**Source document:**
— begin —
The more the non-response is a pattern, the more likely the meaning of the silence falls somewhere on the contempt end of the spectrum. This is why non-response is offensive.

One of the key functions of manners is to keep alienating questions of these kinds from arising. Manners have us 1) signal our respect, and 2) offer explanations for behaviors that could be misinterpreted as disrespectful.

I do not believe the behavioral changes in response to the social media and rampant addiction to mobile devices are creating new norms of etiquette. I believe they are destroying manners and weakening human relationships. I believe general decay of manners (and in general of honoring social obligation) contributes to what some are calling a loneliness epidemic.

Respect is a fundamental human need, rooted in the affirmation that our existence is acknowledged and valued by the people around us. Social norms that allow us to disrespect others (even when that disrespect is not intended or felt as an emotion by the disrespectful) is creating a world that denies these fundamental human needs.

2 thoughts on “The pain of non-response

  1. Truth stings, as it should. You’re missive is making us squirm with uncomfortable conviction. Please don’t stop. Thank you, Stephen.

    1. Thanks, Barry. I’m worried this one might be too crabby. I was less interested in making people feel bad than describing something that is really painful to me and explaining what makes it so unpleasant.
— end —
**Dataset extract:**
— begin —
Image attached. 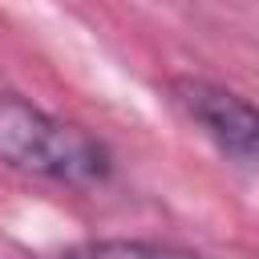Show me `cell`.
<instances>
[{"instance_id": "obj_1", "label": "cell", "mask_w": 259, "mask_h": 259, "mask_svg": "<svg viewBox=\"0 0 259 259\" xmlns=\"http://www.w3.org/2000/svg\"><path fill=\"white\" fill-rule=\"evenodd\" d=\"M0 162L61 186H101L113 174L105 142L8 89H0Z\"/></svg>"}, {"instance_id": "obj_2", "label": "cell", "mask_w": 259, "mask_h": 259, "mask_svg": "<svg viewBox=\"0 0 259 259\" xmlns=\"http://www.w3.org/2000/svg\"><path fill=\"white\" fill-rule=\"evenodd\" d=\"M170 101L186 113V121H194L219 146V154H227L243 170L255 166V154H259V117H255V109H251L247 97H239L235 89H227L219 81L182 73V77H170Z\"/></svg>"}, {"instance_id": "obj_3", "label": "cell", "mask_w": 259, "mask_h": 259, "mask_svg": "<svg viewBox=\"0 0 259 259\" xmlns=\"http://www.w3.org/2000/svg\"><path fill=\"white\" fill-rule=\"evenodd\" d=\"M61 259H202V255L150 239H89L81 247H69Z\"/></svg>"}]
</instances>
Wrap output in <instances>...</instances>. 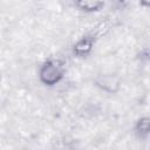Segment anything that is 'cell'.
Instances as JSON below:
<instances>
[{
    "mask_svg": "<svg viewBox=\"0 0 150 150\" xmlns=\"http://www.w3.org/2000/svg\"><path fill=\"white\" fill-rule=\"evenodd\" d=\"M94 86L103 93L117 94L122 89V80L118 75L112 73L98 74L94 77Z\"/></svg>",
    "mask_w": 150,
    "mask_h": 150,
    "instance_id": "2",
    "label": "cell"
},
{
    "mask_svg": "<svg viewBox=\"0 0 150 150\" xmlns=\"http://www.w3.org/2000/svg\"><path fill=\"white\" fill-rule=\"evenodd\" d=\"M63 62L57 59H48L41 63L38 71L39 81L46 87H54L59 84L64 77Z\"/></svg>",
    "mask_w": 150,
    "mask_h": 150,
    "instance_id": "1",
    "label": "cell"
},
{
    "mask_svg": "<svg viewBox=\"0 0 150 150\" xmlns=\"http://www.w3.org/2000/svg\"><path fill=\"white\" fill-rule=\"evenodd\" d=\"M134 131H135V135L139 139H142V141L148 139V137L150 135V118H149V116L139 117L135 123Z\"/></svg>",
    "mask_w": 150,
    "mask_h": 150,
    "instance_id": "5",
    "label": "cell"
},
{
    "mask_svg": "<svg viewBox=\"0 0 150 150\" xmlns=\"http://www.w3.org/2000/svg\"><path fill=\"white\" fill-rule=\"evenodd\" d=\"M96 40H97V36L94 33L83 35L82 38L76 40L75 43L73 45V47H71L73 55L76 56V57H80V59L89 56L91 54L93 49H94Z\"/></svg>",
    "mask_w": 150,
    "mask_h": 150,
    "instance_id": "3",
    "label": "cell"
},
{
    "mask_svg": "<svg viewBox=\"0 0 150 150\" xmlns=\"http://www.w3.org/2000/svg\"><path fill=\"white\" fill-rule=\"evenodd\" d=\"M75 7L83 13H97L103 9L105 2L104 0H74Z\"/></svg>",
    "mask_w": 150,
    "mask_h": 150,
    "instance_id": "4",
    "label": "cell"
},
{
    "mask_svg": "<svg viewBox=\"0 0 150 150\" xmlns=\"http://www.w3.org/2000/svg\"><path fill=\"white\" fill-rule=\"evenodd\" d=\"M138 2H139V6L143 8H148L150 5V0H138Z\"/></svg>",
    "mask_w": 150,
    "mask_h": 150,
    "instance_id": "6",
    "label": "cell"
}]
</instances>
— end —
— begin —
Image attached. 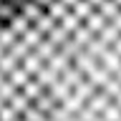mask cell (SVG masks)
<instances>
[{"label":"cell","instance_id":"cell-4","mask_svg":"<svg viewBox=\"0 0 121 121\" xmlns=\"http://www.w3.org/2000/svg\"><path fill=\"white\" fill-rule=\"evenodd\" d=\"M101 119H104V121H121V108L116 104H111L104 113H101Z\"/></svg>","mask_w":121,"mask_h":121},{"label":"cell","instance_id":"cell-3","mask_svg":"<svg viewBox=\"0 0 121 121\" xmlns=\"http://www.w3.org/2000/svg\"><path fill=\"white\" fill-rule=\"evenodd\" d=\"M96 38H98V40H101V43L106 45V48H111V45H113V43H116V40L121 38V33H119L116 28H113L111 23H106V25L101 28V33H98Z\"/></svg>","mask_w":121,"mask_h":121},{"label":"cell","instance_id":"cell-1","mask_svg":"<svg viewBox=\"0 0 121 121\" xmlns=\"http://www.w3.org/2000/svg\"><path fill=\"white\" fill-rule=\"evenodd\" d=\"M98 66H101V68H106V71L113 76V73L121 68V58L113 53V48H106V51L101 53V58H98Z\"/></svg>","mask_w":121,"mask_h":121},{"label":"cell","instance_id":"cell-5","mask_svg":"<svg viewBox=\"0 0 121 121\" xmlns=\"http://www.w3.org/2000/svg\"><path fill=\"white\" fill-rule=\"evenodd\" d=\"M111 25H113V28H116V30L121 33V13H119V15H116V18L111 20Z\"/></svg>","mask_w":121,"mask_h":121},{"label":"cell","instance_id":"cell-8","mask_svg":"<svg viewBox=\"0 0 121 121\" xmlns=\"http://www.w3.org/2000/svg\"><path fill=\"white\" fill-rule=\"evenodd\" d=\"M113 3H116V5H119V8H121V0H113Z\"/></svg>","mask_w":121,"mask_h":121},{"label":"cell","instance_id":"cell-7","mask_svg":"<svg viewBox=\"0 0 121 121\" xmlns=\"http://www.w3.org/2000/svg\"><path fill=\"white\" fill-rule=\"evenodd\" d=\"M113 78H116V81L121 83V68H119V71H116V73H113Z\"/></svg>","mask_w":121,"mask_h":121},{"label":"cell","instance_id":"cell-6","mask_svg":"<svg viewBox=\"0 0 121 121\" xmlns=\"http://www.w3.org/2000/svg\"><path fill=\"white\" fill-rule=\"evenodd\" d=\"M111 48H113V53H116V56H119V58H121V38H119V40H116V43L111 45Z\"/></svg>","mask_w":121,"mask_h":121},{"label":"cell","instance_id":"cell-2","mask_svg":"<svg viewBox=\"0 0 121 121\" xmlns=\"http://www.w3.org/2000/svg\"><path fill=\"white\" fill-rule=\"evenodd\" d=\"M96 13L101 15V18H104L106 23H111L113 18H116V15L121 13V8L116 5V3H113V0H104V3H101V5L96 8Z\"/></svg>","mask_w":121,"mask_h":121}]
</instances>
— end —
— begin —
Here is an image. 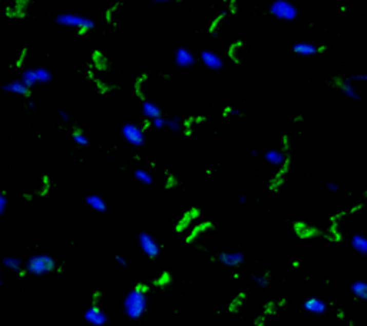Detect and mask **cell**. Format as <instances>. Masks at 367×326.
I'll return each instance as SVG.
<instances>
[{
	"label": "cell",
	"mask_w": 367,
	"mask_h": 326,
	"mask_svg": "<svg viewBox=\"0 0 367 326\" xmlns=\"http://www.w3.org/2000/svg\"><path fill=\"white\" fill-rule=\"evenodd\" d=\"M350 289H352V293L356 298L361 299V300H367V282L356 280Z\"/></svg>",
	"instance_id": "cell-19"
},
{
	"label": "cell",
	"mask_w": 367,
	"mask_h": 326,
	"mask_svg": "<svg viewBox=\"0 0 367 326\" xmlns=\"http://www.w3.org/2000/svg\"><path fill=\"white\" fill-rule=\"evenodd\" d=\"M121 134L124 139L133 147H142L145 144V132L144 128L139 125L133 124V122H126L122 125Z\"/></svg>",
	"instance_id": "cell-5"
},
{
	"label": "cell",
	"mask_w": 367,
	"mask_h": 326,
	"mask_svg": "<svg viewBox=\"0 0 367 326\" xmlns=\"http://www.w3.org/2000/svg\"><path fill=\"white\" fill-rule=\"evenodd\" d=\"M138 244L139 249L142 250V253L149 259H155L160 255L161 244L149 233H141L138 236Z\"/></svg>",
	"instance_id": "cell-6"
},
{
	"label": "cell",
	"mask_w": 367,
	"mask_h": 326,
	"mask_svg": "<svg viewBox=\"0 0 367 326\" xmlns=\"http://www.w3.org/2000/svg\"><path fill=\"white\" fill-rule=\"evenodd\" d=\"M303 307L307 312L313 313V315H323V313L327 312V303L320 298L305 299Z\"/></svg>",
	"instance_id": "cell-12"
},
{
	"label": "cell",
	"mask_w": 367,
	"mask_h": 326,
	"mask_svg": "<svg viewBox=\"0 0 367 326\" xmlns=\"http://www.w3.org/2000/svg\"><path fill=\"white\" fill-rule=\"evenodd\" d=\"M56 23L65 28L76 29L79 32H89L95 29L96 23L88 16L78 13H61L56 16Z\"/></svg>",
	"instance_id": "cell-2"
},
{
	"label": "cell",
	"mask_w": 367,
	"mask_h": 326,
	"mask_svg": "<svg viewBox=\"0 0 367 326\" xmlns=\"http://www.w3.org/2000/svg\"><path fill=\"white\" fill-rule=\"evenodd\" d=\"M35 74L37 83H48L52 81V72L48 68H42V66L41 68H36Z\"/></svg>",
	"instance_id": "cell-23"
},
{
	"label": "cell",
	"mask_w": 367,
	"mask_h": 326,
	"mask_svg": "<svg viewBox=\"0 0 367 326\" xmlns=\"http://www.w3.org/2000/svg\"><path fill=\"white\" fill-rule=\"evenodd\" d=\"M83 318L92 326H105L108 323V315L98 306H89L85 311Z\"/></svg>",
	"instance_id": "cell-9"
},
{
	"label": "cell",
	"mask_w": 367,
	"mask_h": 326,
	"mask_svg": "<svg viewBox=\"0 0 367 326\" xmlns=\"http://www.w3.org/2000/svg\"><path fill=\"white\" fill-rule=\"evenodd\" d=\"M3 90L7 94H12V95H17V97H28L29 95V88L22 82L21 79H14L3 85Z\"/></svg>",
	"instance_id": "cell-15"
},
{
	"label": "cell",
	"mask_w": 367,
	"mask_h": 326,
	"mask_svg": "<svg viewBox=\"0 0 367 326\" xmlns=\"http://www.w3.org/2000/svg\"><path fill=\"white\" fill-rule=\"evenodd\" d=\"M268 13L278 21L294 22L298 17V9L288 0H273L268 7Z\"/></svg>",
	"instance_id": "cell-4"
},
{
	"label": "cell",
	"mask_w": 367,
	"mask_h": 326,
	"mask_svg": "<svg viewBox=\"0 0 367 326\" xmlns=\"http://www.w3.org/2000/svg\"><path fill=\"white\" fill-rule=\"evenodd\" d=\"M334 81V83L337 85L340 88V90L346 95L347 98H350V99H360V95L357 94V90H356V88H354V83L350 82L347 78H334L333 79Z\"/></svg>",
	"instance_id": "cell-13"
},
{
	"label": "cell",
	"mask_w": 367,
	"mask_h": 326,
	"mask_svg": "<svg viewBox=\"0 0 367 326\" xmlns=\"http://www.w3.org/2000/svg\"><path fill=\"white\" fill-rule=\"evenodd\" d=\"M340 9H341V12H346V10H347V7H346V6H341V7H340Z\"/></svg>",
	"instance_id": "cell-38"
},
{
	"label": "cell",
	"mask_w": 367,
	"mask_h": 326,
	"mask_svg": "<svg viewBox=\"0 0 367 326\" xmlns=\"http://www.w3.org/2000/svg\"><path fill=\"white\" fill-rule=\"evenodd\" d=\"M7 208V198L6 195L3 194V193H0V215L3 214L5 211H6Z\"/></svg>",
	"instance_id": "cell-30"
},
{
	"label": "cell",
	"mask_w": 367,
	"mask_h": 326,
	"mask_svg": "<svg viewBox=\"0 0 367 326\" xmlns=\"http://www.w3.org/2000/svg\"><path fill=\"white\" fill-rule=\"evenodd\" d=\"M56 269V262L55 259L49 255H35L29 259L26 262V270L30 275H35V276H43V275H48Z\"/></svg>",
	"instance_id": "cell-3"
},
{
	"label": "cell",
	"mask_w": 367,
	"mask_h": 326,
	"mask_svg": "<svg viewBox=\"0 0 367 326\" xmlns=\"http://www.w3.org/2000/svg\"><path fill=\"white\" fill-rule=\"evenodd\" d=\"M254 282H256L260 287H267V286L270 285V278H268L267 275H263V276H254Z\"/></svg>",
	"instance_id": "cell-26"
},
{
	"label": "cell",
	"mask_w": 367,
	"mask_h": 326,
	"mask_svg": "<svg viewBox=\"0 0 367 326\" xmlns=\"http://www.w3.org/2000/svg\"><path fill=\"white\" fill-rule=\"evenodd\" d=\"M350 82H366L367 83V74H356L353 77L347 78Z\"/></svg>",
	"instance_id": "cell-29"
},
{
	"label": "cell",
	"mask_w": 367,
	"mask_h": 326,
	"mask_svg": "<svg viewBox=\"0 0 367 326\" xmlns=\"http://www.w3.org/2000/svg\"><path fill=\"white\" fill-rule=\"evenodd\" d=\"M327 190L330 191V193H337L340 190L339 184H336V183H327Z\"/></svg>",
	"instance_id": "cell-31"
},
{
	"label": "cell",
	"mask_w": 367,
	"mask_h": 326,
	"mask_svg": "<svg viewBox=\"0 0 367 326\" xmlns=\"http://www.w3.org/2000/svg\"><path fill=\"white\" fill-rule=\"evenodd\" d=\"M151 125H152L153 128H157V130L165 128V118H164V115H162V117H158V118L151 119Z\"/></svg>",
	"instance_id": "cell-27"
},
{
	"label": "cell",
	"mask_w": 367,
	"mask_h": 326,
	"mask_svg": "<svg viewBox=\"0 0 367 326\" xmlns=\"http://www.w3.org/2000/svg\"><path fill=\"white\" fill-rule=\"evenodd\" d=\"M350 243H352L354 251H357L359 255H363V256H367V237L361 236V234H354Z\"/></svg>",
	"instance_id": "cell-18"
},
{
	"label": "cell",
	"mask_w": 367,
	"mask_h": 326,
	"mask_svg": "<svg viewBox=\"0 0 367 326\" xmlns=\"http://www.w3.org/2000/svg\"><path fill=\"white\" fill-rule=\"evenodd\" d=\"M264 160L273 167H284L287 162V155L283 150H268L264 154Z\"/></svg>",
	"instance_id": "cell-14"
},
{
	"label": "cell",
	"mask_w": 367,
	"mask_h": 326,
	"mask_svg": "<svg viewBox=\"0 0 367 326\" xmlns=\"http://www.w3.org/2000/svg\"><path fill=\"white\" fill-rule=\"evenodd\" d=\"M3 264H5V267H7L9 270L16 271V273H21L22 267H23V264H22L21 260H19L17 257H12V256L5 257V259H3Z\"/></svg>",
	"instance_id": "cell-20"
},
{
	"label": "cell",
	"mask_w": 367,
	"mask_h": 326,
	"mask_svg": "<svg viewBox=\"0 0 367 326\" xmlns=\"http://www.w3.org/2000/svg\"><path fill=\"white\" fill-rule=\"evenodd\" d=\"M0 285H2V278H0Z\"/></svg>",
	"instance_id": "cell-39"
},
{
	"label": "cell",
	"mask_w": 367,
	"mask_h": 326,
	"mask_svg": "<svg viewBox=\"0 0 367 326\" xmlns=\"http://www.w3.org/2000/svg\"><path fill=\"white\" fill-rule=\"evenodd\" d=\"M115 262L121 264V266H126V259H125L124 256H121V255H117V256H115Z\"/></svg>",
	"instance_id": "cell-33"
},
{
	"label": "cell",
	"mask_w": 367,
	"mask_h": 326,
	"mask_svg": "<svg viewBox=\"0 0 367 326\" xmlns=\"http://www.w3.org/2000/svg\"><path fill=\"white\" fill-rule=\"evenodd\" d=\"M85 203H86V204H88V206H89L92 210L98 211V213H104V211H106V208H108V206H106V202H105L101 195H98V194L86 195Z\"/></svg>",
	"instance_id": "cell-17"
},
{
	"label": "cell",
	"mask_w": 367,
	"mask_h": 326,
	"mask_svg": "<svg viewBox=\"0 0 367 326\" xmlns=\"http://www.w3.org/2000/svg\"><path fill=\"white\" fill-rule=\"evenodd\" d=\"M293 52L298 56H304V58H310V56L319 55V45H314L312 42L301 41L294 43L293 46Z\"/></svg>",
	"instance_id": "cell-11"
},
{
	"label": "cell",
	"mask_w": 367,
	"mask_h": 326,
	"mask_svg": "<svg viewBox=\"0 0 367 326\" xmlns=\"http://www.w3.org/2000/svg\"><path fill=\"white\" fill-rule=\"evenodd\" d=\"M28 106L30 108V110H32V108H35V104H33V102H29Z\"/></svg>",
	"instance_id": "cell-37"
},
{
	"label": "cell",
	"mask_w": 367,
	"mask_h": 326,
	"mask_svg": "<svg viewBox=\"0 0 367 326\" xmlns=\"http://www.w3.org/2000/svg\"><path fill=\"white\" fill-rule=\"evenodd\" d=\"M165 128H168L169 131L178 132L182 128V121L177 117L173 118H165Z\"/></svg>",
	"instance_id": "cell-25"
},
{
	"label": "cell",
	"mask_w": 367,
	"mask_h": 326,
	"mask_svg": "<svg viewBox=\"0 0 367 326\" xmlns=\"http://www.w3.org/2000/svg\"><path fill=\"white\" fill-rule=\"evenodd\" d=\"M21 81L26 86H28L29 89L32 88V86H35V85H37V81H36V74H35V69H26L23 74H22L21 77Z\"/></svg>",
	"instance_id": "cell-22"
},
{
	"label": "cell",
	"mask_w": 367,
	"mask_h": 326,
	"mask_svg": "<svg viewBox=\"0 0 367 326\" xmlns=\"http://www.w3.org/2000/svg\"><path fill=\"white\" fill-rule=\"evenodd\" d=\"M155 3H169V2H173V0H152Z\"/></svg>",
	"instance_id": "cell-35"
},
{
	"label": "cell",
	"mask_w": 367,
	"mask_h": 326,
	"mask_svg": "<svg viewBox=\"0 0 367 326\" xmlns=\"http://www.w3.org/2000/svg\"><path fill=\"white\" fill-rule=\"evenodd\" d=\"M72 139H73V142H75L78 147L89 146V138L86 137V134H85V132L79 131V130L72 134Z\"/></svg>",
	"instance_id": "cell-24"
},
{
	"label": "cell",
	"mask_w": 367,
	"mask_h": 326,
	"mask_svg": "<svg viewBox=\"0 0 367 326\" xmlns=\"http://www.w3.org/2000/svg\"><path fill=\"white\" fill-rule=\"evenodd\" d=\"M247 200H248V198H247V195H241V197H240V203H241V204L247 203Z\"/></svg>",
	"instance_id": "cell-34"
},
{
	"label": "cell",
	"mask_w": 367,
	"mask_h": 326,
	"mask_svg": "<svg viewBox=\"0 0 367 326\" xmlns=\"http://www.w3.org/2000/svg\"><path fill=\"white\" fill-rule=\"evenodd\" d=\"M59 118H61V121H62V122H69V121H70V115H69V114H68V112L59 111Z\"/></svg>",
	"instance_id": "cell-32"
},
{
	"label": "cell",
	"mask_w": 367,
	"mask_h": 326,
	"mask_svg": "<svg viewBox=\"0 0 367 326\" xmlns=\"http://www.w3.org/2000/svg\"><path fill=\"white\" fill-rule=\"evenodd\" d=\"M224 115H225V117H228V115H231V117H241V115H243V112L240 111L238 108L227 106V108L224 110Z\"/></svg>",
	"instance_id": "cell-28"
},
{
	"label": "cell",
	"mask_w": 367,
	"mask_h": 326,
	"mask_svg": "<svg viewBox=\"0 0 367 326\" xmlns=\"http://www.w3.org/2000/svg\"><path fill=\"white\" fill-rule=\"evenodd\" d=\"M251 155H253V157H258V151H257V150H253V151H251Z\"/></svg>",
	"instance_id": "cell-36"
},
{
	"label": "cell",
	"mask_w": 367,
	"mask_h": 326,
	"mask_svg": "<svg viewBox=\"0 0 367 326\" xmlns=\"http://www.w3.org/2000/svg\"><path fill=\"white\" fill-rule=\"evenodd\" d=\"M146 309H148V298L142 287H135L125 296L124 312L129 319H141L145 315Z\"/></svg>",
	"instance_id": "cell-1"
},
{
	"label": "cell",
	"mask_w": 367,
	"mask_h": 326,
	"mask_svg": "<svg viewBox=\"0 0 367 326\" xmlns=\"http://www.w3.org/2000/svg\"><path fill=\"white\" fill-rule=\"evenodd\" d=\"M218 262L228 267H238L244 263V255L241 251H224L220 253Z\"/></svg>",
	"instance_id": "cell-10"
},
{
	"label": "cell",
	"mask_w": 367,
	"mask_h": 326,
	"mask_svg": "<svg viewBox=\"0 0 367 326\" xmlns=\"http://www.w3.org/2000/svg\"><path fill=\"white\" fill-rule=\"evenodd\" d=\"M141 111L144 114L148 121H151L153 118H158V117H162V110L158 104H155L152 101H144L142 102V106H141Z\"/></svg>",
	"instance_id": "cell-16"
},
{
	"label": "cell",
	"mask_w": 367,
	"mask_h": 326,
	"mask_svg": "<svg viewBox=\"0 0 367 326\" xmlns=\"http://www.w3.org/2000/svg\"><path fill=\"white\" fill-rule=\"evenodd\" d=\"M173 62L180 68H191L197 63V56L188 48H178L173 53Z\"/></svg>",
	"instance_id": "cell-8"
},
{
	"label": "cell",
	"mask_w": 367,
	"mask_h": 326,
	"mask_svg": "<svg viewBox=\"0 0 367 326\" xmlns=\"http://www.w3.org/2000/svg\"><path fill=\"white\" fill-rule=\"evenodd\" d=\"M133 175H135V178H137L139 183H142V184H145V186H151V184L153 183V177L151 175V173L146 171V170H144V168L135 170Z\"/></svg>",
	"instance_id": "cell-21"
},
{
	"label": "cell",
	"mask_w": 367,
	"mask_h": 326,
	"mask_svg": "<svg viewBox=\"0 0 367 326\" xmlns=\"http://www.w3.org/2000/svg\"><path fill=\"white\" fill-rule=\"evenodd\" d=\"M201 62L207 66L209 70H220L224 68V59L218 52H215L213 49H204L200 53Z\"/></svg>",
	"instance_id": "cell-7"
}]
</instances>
— end —
**Exercise directions:**
Please decide whether each statement below agrees with the post on manners above, answering yes or no and quoting the words of the post that settle it. (a) The writer holds that social media and mobile devices are creating new norms of etiquette. (b) According to the post, manners lead people to explain behaviors that could be misread as disrespectful. (c) The post says that the more non-response forms a pattern, the more likely its meaning leans toward contempt.

**Answer to the problem:**
(a) No: "I do not believe the behavioral changes in response to the social media and rampant addiction to mobile devices are creating new norms of etiquette."
(b) Yes: "Manners have us 1) signal our respect, and 2) offer explanations for behaviors that could be misinterpreted as disrespectful."
(c) Yes: "The more the non-response is a pattern, the more likely the meaning of the silence falls somewhere on the contempt end of the spectrum."